Duas metodologias implantadas em Pelotas são ferramentas para estreitar laços familiares; desde o início de julho, o Conte Comigo e o Criando Crianças Seguras (ACT) atuam na prevenção e no combate à violência
05-08-2018 | 14:05:57
Julho marcou o início da implantação de duas metodologias inéditas no Brasil, com 440 crianças, de 2 a 3 anos, de Pelotas. Prevenir a violência e fortalecer os vínculos familiares norteiam as atividades do Conte Comigo e do Criando Crianças Seguras (ACT) , recomendados pela Organização Mundial da Saúde (OMS), e já aplicados com sucesso em outros países.
Os métodos vão embasar o Estudo Piá - Primeira Infância Acolhida, fruto de convênio entre a Prefeitura e o Programa de Pós-graduação em Epidemiologia da UFPel. A expectativa é de que a pesquisa forneça evidências para fundamentar novas políticas públicas no município. A aplicação das metodologias é uma das conquistas do eixo preventivo do Pacto Pelotas pela Paz.
A cena não é incomum para quem vê de fora: mãe e filho, sentados, lado a lado, com um livro a sua frente. A publicação colorida, cheia de figuras e que prende a atenção dos pequenos, no entanto, representa muito mais. O ato simples e genuíno de compartilhamento de livros é a base do Conte Comigo.

--

### DIRETRIZES
1. No texto sobre as metodologias em Pelotas, quantas crianças participam da implantação e de que idade?
2. Diga se cada afirmação concorda com o texto sobre as metodologias em Pelotas, respondendo sim ou não e citando as palavras do texto que decidem: (a) As duas metodologias são recomendadas pela Organização Mundial da Saúde. (b) O Estudo Piá resulta de um convênio entre a Prefeitura e a Secretaria de Educação do estado. (c) O compartilhamento de livros é a base do Criando Crianças Seguras.
3. Prossiga, por favor, com o texto sobre as metodologias em Pelotas a partir da última frase apresentada.

### DADOS
--

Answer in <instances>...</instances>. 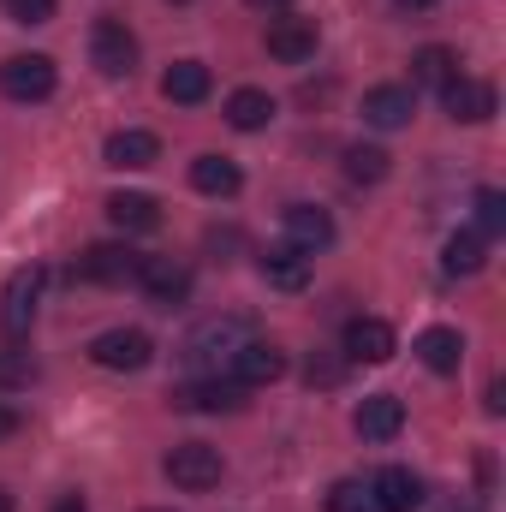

--

### RESULTADOS FINAIS
1. 440 crianças, de 2 a 3 anos.

2.
(a) Sim: "recomendados pela Organização Mundial da Saúde (OMS)".
(b) Não: "fruto de convênio entre a Prefeitura e o Programa de Pós-graduação em Epidemiologia da UFPel".
(c) Não: "O ato simples e genuíno de compartilhamento de livros é a base do Conte Comigo."

3.
Em ação inédita no Brasil, a metodologia volta o olhar às crianças e à forma como se estimula a sua imaginação, criatividade e conhecimento através dos livros. Neste sistema, não se conjuga o verbo ler, mas sim, compartilhar – principalmente o momento de aproximação entre mãe e filho. O trabalho foi iniciado na Escola Municipal de Educação Infantil (Emei) Ruth Blank e no Centro Tecnológico Educacional de Pelotas (Cetep).
Tatiane Sacramento diz que até tenta criar o hábito em Alicia, de 2 anos e 8 meses, mas a pequena é inquieta e impaciente, o que dificulta o momento de interação. Paciência deve ser a palavra-chave durante o processo, considera o facilitador Eduardo Soares.
“Não é necessário que eles conheçam todas as palavras apresentadas nos livros, porque essa é uma oportunidade para que aprendam novos termos a partir do auxílio que vão receber. É um trabalho que vai exigir muita paciência e perseverança, principalmente, no início”, acrescentou.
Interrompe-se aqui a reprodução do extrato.